# V=0.5at^2 Why is it halved?

1. Mar 9, 2005

### eax

Lets take an example of someone travelling 10m/s^2 the person is travelling for 3seconds how far did he travel. Easy 10*3^2*0.5 = 45. Now with units it would look something like this

10m/s^2 * 3s^2 * 0.5

The 3s^2 makes the s^2 part irrevelant for 10m/s^2 thus becomes 90m. But why is it halved? All I know is that "it is the area under the the graph" so that doesn't proove enough.
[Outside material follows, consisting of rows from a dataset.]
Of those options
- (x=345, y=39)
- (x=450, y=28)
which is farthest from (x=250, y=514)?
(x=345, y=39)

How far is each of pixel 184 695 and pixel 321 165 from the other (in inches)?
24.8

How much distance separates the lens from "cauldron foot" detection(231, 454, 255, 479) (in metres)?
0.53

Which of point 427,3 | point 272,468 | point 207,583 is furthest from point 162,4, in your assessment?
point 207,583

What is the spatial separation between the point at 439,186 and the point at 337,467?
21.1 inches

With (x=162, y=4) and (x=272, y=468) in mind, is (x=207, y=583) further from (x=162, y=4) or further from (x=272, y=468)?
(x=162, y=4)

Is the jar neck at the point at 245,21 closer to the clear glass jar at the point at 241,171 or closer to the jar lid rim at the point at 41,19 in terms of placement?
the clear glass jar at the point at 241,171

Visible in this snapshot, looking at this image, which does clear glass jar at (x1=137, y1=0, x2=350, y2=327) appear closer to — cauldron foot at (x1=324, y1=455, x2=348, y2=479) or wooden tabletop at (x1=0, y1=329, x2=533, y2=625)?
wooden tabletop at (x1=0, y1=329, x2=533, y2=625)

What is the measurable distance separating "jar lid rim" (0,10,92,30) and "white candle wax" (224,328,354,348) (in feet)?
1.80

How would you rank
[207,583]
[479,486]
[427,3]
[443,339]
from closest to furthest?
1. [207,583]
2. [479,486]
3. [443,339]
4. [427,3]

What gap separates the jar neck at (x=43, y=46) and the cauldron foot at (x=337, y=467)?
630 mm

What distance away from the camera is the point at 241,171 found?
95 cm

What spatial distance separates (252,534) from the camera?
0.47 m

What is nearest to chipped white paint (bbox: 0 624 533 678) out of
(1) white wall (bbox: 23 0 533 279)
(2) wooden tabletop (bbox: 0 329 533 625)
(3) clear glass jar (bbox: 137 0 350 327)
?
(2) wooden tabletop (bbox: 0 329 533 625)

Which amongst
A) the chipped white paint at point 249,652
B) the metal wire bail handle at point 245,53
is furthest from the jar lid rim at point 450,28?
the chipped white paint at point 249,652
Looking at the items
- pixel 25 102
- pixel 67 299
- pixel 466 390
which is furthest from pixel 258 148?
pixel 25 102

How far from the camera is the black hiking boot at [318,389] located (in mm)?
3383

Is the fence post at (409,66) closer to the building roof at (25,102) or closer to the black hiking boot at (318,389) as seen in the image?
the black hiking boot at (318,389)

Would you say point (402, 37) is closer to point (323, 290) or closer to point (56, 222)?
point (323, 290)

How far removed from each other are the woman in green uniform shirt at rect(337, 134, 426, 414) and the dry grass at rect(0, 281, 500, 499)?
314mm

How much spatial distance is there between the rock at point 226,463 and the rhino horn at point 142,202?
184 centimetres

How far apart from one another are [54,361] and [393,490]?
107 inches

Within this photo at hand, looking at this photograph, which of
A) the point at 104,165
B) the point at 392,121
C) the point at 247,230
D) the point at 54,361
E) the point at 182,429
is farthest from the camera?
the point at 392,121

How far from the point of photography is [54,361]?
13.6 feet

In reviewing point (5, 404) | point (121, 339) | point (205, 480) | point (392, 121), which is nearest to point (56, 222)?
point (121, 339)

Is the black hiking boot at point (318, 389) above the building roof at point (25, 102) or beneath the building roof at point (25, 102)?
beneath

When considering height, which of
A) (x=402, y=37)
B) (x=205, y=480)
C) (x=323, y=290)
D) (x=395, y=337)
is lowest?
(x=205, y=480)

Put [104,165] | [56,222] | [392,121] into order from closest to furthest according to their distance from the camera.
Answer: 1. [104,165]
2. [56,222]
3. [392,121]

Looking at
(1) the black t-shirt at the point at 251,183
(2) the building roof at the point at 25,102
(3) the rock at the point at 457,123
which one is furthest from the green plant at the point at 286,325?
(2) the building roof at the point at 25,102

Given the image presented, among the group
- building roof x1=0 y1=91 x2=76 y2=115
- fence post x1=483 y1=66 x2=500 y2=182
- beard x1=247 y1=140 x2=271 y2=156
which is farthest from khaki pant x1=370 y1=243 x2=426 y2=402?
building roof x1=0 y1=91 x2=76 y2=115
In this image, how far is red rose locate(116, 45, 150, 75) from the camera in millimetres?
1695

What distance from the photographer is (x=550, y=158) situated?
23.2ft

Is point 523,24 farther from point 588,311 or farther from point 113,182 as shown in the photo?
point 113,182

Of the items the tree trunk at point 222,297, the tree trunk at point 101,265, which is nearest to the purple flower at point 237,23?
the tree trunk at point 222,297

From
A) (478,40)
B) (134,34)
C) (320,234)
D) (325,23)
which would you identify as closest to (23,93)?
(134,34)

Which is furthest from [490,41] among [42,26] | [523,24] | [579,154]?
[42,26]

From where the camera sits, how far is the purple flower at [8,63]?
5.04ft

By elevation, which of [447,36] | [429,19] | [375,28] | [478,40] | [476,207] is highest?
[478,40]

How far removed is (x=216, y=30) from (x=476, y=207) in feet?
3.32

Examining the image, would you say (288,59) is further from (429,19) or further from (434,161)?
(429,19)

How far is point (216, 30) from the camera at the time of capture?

Why is it "the area under the graph"?

2. Mar 9, 2005

### dextercioby

Because of the definition.The definition involves a definite integral which happens to be the area under the graph of the velocity.But velocity is constant which means its graph is a straight line.Therefore the area is very easy to compute,because it's the area of a right triangle...(and that involves the factor 1/2)

Daniel.

3. Mar 9, 2005

### Staff: Mentor

Another way to see where that 1/2 comes from is to think of it this way:
Distance = (Ave Speed)*(Time)
Ave Speed = (initial speed + final speed)/2 [since the acceleration is uniform]
Ave Speed = (final speed)/2 [since it starts from rest]
final speed = at [since acceleration is uniform]
So... D = (at)/2 (t) = 1/2 a t^2.

4. Mar 10, 2005

### VietDao29

Hi,
First, draw a graph of $v = v_{0} + at$ with the axis Ox is t and axis Oy is v.
And think that, if within a $\Delta t$ time very very small, the speed does not change much. So if $\Delta t \rightarrow 0$, the speed will change less and less. So within that very small amount of time, the distance an object can go is: $v_{t}\Delta t$. That distance can be represented by the area of a small rectangle with the height of $v_{t}$, and the width of $\Delta t$. So in a lot of $\Delta t$ time, which sum up to be the amount of time the object goes, the distance the object will go is the area under the graph.
Hope it help,
Viet Dao,

5. Mar 10, 2005

### misogynisticfeminist

If you see a coefficient which is the reciprocal of a variable's power, you have good reason to suspect integration.